Items from a data source
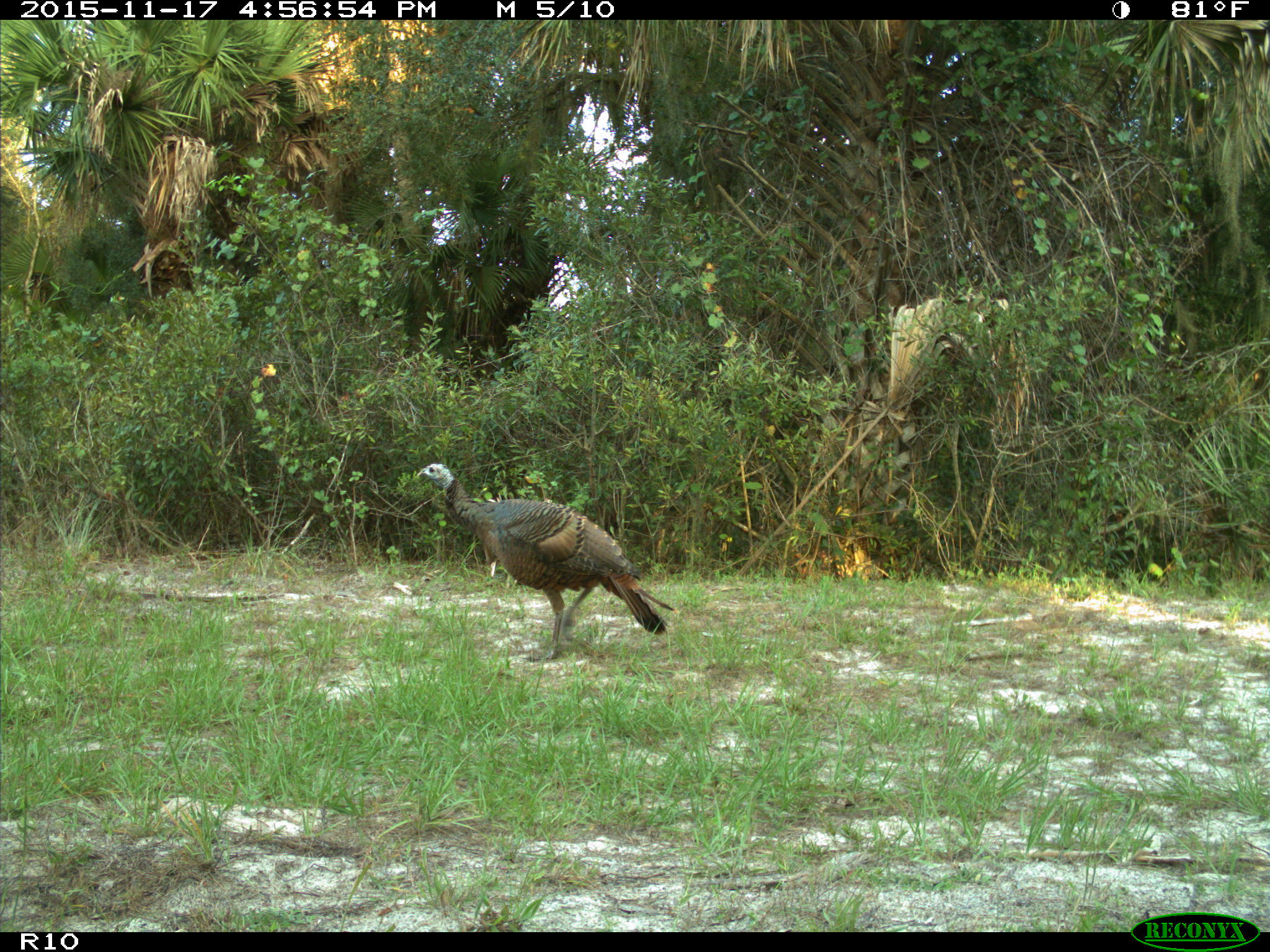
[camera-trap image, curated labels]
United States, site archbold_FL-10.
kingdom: Animalia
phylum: Chordata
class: Aves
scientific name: Aves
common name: birds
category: unidentified bird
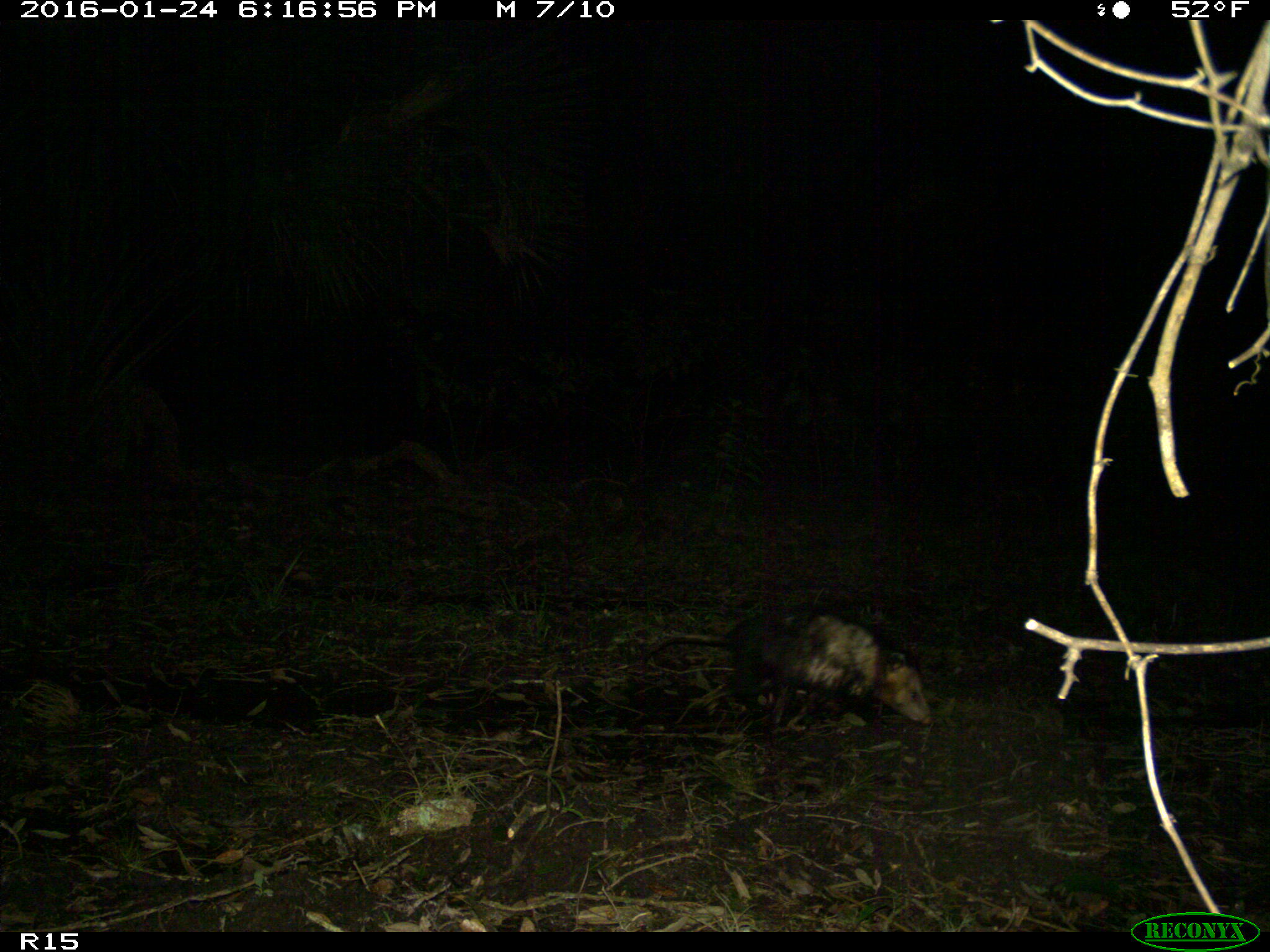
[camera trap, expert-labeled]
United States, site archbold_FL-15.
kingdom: Animalia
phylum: Chordata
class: Mammalia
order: Didelphimorphia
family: Didelphidae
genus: Didelphis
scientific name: Didelphis virginiana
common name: virginia opossum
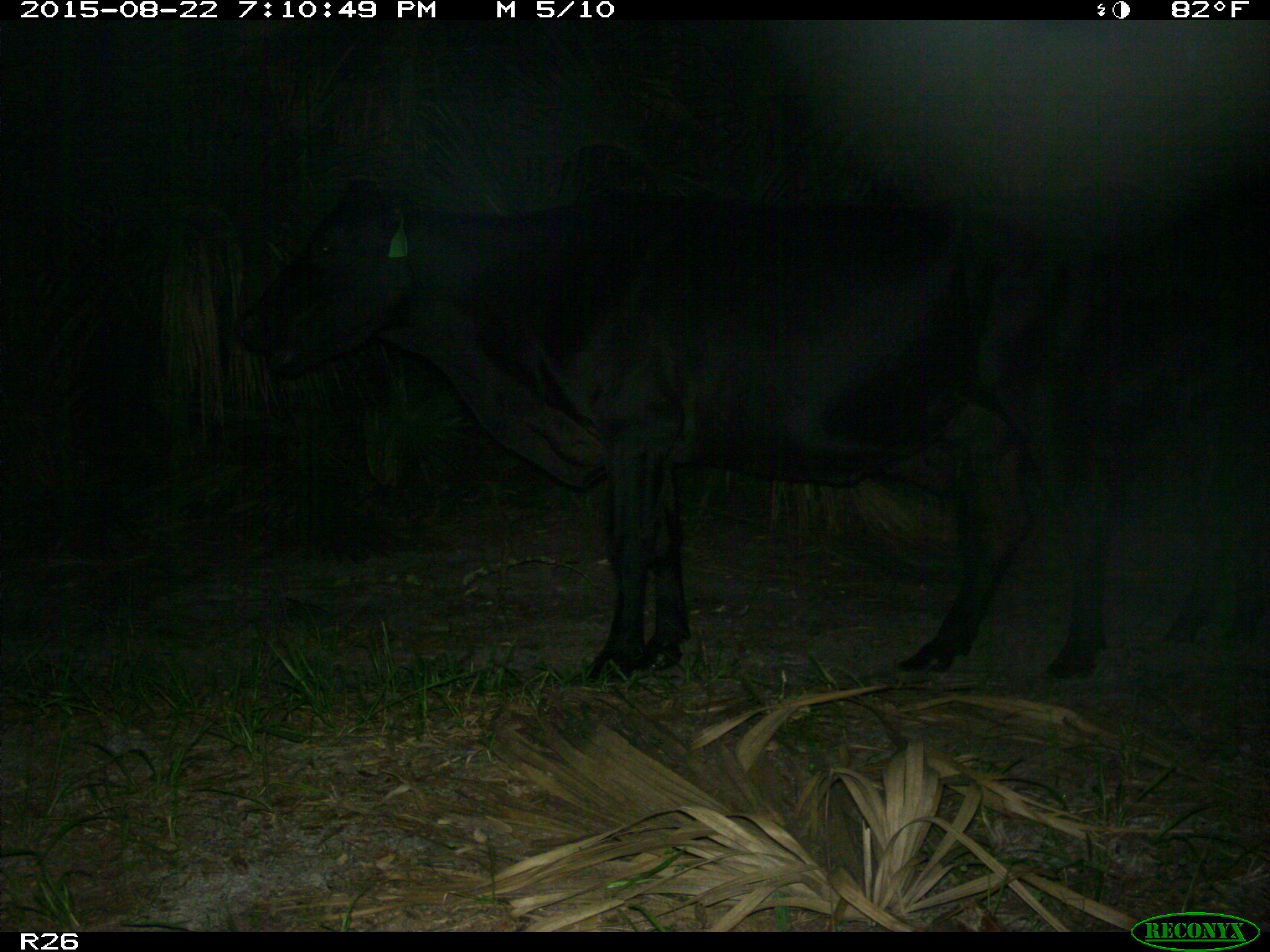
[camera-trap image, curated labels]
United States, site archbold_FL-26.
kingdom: Animalia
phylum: Chordata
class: Mammalia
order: Artiodactyla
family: Bovidae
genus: Bos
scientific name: Bos taurus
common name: domestic cow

**YOUR GOAL**
Copy all the data exactly as written, but skip any picture.

**YOUR RESPONSE**
[camera-trap image, curated labels]
United States, site archbold_FL-10.
kingdom: Animalia
phylum: Chordata
class: Aves
scientific name: Aves
common name: birds
category: unidentified bird
[camera trap, expert-labeled]
United States, site archbold_FL-15.
kingdom: Animalia
phylum: Chordata
class: Mammalia
order: Didelphimorphia
family: Didelphidae
genus: Didelphis
scientific name: Didelphis virginiana
common name: virginia opossum
[camera-trap image, curated labels]
United States, site archbold_FL-26.
kingdom: Animalia
phylum: Chordata
class: Mammalia
order: Artiodactyla
family: Bovidae
genus: Bos
scientific name: Bos taurus
common name: domestic cow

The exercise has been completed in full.